心の生理

カラダが生きている限り、自分は絶え間なく生まれてくる。自分のおおもとは生存本能に付随した自意識(「お腹が空いた」「お腹が痛い」他、たくさん)だろうが、人間は社会的な生き物なので他者との差異に起因する自意識(現状の人間関係における自分、何らかの刺激を受け反応する自分など)は種類も数も無数にあり、意識すらしないものも含め、これまでの経験の延長線上、「今ここに生きている」先端に新しい自分を作り続ける。

それでいて常に自分には整合性を求めようとする。アイデンティティとは、時に矛盾するようなものでも「それが自分なのだ」と思えたらそれで成立するものだ。新しい経験は、自分を変化させる事で受け入れ、変化した自分を新たな自分と認識する事で完結する。変化と整合の繰り返しが生きているという事なのだともいえる。

では意識を失っている時はどうだろう。眠っている時、気絶している時。一説に夢は起きている時に得た経験情報の編集、圧縮作業中に知覚できる形で現れるイメージであるという。イメージの材料は感覚器官から得たものなので、感覚的には現実と変わらない。違うのは一般常識、論理的な原因→結果に必ずしも合致しない事くらいだ。夢を見ている時、人は無意識に経験を消化している。

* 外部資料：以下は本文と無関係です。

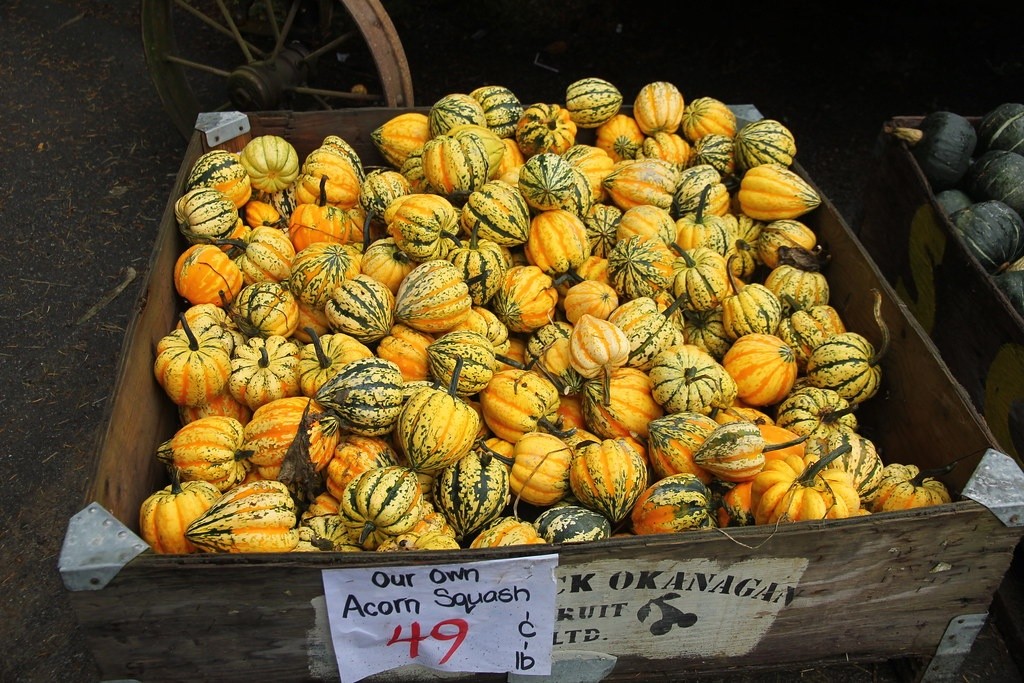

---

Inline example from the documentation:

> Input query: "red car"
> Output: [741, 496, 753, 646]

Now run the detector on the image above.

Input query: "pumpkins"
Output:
[134, 77, 1024, 557]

自分で自分を変化させようとする行為、それが「表現」だ。自分を変えるという事は、(自分にとっての)世界を変えるという事にも等しい。これは夢が作り出すイメージとは違い、とても自覚的なものだ。そして時間がかかる。人間社会において最も経済的(習得さえしていれば道具も他者の手を借りずに使える)な表現は言葉である。しかし言葉を組み立てるのには規則が必要であり、理解する時間がかかる。一方五感で直接受け取れる表現は瞬間的に理解できるが、こちらにもより効果的にする規則があり、いざ表現しようとすると時間がかかる。

その内、目的が表現する事それ自体になったりする。表現は人間が生きていく為に必要不可欠だが、本来は自分を変化させる(生きる)事が目的だ。しかしその時の自分(や気持ち)を留めたり、延命させたくなる事は、日常的によくある事だ。これは生まれては消える自意識のあがき(消化不良)みたいなものだろうか。少なくとも記録の中にいる自分は、既に今現在の自分とは違う。

それはそれで、必要なのだと思う。些細な事でも表現として吐き出す事で、捕らわれから解放され安心して忘れる事ができるのだと思う。絶え間なく生まれる自分を表現する事で処理する。それが心の生理作用なのではないだろうか。外部刺激→消化吸収(時に消化不良)→表現という流れは、カラダの基本的な生理に似ている気がする。もし魂が存在するのならば、それは宿るカラダの仕組みに影響を受けるのかもしれない。